Recently, Vectara's machine learning team conducted an in-depth hallucination test on two models from the DeepSeek series. The results showed that the hallucination rate of DeepSeek-R1 reached 14.3%, significantly higher than its predecessor, DeepSeek-V3, which had a rate of 3.9%. This indicates that during the process of enhanced reasoning, DeepSeek-R1 generated more inaccurate or inconsistent content compared to the original information. This result has sparked widespread discussion about the hallucination rates of enhanced reasoning large language models (LLMs).
Image Source Note: Image generated by AI, licensed by Midjourney
The research team pointed out that reasoning-enhanced models may be more prone to hallucinations than regular large language models. This phenomenon is particularly evident when comparing the DeepSeek series with other reasoning-enhanced models. For example, the difference in hallucination rates between the reasoning-enhanced GPT-o1 and the standard GPT-4o also supports this hypothesis.
To evaluate the performance of these two models, researchers used Vectara's HHEM model and Google's FACTS method for assessment. HHEM, as a specialized hallucination detection tool, demonstrated high sensitivity in capturing the increased hallucination rate of DeepSeek-R1, while the FACTS model performed relatively poorly in this aspect. This suggests that HHEM may be more effective than LLMs as a standard.

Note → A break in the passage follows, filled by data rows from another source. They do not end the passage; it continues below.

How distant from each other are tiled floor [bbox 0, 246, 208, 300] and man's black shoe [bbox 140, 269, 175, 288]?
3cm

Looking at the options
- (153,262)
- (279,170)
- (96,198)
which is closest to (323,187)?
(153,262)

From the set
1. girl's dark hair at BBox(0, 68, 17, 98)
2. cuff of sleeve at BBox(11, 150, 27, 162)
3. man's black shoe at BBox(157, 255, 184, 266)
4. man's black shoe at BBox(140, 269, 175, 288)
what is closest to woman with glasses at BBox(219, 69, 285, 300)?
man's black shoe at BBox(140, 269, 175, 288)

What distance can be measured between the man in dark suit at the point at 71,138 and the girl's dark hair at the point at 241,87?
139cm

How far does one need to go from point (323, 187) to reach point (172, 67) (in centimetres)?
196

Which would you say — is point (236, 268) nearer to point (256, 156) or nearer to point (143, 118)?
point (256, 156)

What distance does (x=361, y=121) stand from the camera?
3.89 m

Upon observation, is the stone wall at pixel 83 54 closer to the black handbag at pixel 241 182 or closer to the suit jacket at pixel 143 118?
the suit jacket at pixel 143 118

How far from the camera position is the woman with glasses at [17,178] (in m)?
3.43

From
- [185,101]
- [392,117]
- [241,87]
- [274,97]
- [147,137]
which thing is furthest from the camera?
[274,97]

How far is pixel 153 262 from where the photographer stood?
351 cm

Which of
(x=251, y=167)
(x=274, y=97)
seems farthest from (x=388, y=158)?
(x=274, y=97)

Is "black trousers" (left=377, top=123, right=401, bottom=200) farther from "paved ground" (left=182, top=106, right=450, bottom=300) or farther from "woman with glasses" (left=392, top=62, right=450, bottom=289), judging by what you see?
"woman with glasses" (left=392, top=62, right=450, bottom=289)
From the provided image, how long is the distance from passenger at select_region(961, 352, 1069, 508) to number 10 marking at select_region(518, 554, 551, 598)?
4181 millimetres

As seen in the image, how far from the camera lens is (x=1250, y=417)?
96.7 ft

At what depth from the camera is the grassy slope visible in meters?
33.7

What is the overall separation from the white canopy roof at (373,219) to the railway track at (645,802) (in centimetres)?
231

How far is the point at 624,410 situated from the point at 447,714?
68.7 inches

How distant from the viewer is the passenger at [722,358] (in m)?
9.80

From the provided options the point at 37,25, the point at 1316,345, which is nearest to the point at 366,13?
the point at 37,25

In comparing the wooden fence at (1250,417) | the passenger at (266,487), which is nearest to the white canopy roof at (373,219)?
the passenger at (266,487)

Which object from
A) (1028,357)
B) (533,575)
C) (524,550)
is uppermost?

It is noteworthy that although DeepSeek-R1 performs excellently in reasoning capabilities, it is accompanied by a higher hallucination rate. This may be related to the complex logic that reasoning-enhanced models need to process. As the complexity of the model's reasoning increases, the accuracy of the generated content may be adversely affected. The research team also emphasized that if DeepSeek could focus more on reducing hallucination issues during the training phase, it might achieve a good balance between reasoning ability and accuracy.
Although reasoning-enhanced models typically exhibit higher hallucination rates, this does not mean they lack advantages in other areas. For the DeepSeek series, further research and optimization are needed to address hallucination issues and enhance overall model performance.